-
Notifications
You must be signed in to change notification settings - Fork 53
Description
4f799d6c-5eee-43ed-90e4-54a958c69647.zip
Label: OpenFold Consortium Member
Describe the bug
Template are processed but template features are populated for only some chains. My leading suspicion is that gaps in a template alignment may be causing that template to be skipped entirely (see below).
To Reproduce
If you are able to re-run the OF3 inference query, you will can inspect the _batch.pt saved batch and focus on the template feature with key template_backbone_frame_mask. Inspecting this variable will show the that the first two chains (A,B in this case) are not read, e.g.
batch = torch.load(
f"{your_path_to_file}/4f799d6c-5eee-43ed-90e4-54a958c69647/immrep00000/seed_2746317213/immrep00000_seed_2746317213_batch.pt"
) # change file path
batch["template_backbone_frame_mask"][0][0][:231] # this will be all zeros
I've attached query json used to generate the above saved batch, please look in query_inputs/tcrpmhc_query.json and also the alignment files in alignments which should provide you with the input files needed to run OF3 and re-make the template features.

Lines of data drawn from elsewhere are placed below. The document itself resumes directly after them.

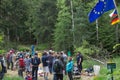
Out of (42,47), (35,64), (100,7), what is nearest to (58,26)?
(42,47)

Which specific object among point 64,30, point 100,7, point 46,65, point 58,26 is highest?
point 100,7

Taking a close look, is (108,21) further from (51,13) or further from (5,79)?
(5,79)

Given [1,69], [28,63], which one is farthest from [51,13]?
[1,69]

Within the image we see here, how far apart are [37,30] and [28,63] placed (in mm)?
36775

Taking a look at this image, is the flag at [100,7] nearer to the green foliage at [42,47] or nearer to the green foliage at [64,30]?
the green foliage at [64,30]

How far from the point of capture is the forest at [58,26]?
37.6m

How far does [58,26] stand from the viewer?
44.4m

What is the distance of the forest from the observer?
37.6 m

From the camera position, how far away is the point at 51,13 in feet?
184

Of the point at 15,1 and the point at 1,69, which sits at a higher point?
the point at 15,1

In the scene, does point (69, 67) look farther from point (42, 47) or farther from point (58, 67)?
point (42, 47)

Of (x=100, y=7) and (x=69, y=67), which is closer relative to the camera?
(x=100, y=7)

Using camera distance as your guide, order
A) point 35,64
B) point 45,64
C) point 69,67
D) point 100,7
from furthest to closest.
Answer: point 45,64 → point 35,64 → point 69,67 → point 100,7

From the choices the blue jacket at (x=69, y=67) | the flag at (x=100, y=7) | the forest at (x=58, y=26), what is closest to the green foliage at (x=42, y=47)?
the forest at (x=58, y=26)
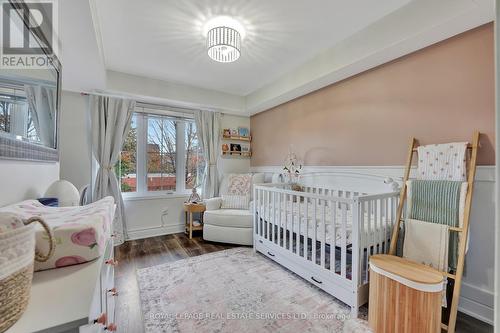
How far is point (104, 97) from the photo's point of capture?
3.11 m

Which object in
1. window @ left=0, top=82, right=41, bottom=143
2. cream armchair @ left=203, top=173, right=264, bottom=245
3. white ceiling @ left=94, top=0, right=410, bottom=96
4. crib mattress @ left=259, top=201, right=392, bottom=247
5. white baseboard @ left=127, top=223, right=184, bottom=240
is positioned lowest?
white baseboard @ left=127, top=223, right=184, bottom=240

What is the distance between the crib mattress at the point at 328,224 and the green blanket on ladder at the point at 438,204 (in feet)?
0.91

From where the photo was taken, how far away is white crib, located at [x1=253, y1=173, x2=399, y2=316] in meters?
1.71

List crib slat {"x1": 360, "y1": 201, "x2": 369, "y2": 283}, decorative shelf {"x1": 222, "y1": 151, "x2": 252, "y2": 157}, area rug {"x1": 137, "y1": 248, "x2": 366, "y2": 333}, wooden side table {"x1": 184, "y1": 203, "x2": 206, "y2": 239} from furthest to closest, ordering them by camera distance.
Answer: decorative shelf {"x1": 222, "y1": 151, "x2": 252, "y2": 157}
wooden side table {"x1": 184, "y1": 203, "x2": 206, "y2": 239}
crib slat {"x1": 360, "y1": 201, "x2": 369, "y2": 283}
area rug {"x1": 137, "y1": 248, "x2": 366, "y2": 333}

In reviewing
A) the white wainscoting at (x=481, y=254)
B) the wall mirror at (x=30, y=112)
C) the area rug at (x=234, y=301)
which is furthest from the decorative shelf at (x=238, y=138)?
the white wainscoting at (x=481, y=254)

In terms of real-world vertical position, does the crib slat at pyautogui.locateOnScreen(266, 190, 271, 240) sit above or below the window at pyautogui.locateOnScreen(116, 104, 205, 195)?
below

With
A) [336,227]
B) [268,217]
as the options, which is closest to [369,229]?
[336,227]

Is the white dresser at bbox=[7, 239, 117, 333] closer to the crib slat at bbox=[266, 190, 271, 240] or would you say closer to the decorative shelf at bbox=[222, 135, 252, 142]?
the crib slat at bbox=[266, 190, 271, 240]

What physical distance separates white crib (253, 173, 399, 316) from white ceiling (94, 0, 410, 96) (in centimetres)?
149

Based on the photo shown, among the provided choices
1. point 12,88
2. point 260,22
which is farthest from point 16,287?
point 260,22

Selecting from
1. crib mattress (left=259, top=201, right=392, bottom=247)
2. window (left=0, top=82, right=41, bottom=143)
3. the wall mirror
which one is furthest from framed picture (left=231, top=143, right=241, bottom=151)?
window (left=0, top=82, right=41, bottom=143)

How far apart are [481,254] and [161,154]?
3911 mm

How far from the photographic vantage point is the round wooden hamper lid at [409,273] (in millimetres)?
1305

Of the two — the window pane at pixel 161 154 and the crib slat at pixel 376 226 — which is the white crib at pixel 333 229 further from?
the window pane at pixel 161 154
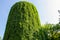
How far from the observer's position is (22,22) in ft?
36.3

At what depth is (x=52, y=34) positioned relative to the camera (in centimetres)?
1241

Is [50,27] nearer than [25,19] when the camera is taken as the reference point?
No

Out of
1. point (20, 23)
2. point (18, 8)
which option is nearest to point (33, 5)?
point (18, 8)

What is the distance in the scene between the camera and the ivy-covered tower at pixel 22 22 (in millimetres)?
10859

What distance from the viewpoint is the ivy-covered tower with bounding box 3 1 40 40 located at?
35.6ft

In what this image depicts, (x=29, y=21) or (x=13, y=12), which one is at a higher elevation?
(x=13, y=12)

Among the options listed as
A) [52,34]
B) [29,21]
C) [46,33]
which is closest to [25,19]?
[29,21]

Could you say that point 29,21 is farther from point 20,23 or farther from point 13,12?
point 13,12

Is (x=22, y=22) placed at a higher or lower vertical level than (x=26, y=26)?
higher

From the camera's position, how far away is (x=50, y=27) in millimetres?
12234

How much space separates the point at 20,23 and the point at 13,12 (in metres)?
1.25

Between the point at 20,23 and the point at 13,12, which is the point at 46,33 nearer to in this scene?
the point at 20,23

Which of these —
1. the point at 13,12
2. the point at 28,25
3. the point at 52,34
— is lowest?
the point at 52,34

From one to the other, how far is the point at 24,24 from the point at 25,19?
1.26ft
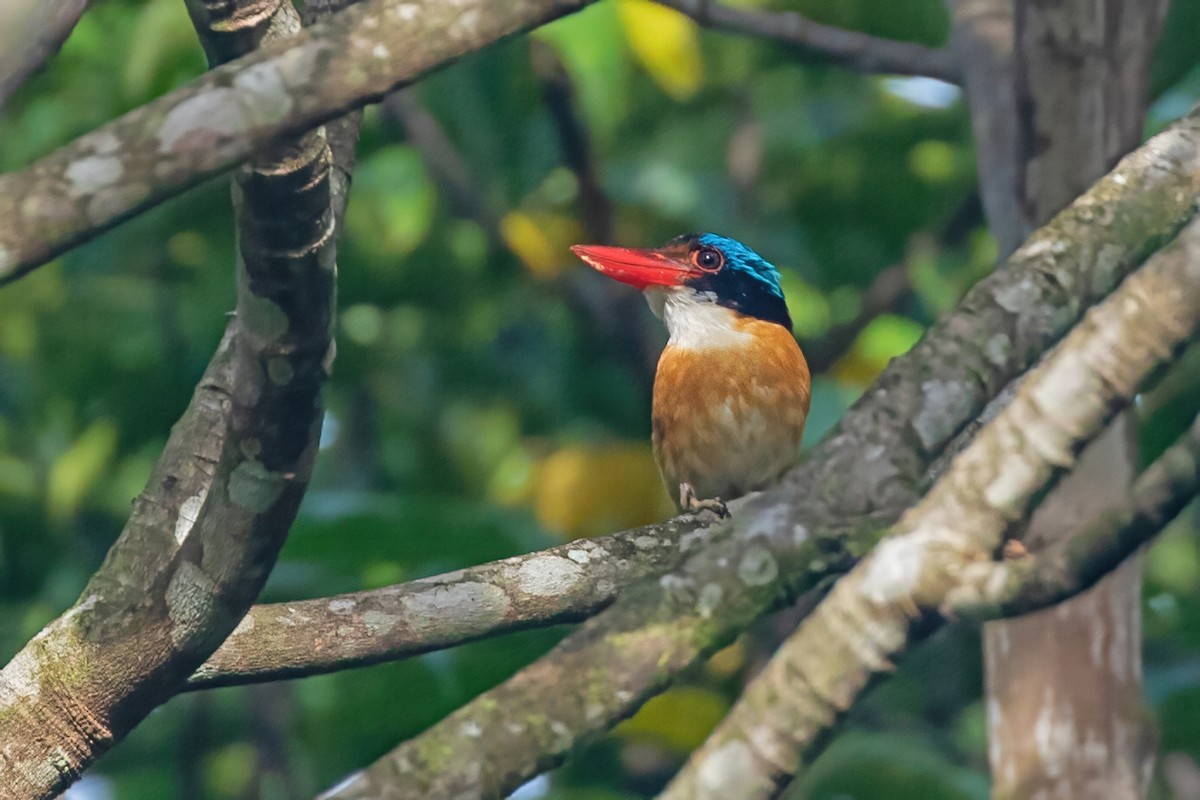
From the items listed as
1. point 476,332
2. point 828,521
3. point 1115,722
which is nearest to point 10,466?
point 476,332

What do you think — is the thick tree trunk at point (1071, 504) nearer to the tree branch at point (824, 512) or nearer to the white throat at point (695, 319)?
the white throat at point (695, 319)

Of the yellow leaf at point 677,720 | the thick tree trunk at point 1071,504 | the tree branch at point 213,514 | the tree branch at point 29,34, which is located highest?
the tree branch at point 29,34

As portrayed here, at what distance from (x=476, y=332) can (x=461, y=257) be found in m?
0.25

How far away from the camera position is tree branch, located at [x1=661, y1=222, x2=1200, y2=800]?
1.65m

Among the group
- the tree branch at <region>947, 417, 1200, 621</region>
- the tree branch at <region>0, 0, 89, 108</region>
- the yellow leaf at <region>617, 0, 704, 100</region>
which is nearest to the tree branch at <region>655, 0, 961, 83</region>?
the yellow leaf at <region>617, 0, 704, 100</region>

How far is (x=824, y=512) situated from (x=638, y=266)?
231 cm

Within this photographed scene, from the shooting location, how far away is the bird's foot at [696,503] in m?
3.48

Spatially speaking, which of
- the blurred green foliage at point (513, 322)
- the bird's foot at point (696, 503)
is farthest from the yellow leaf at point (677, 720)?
the bird's foot at point (696, 503)

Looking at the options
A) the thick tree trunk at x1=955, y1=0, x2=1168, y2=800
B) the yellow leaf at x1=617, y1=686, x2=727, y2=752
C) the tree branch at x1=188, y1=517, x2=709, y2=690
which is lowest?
the yellow leaf at x1=617, y1=686, x2=727, y2=752

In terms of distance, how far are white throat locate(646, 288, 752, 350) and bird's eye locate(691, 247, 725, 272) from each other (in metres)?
0.08

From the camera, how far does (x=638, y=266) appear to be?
4246 millimetres

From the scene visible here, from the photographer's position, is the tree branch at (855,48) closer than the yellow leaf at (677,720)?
Yes

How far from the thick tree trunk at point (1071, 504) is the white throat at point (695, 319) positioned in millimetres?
749

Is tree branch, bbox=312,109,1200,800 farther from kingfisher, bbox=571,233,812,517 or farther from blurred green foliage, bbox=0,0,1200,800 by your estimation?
blurred green foliage, bbox=0,0,1200,800
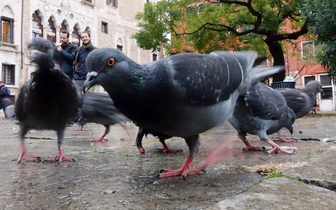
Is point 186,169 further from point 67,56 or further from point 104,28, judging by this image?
point 104,28

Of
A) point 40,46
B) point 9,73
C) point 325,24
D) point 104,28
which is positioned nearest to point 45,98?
point 40,46

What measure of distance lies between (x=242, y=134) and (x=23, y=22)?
22.3 m

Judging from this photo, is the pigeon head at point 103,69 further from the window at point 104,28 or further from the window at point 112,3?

I've ran it with this yaml here:
experiment_settings:
mode: predict
seed: 42
pytorch_ckpt_path: /mnt/inputs/of3_params/of3_ft3_v1.pt
query_json: /mnt/inputs/dataset/queries/tcrpmhc_query.json
# output_dir gets set by update_yaml(); keep it null here
output_dir: null
# use_templates is now always set by the workflow command line inputs; omit here
pl_trainer_args:
devices: 4
num_nodes: 1
precision: bf16-mixed
kubeflow: true
mpi_plugin: false
model_update:
presets: [predict] # pae and classifier are enabled in the base config
output_writer_settings:
structure_format: pdb
write_features: true # true for debugging, generally set to false
write_latent_outputs: true # true for debugging, generally set to false
with these arguments:
"--query_json",
qjson,
"--inference_ckpt_path",
ckpt, # see check point above
"--use_msa_server",
"False",
"--use_templates",
"True",
Expected behavior
I expect template features to loaded in for all chains.
Stack trace
In case it is helpful, I've looked deeper into the codebase here and found candidates to where I think the source of the bug is coming from. Namely, I think templates are skipped with alignments in which the query does not map to any template residue (indicated by a -1 in template_cache_entry.idx_map in map_token_pos_to_template_residues).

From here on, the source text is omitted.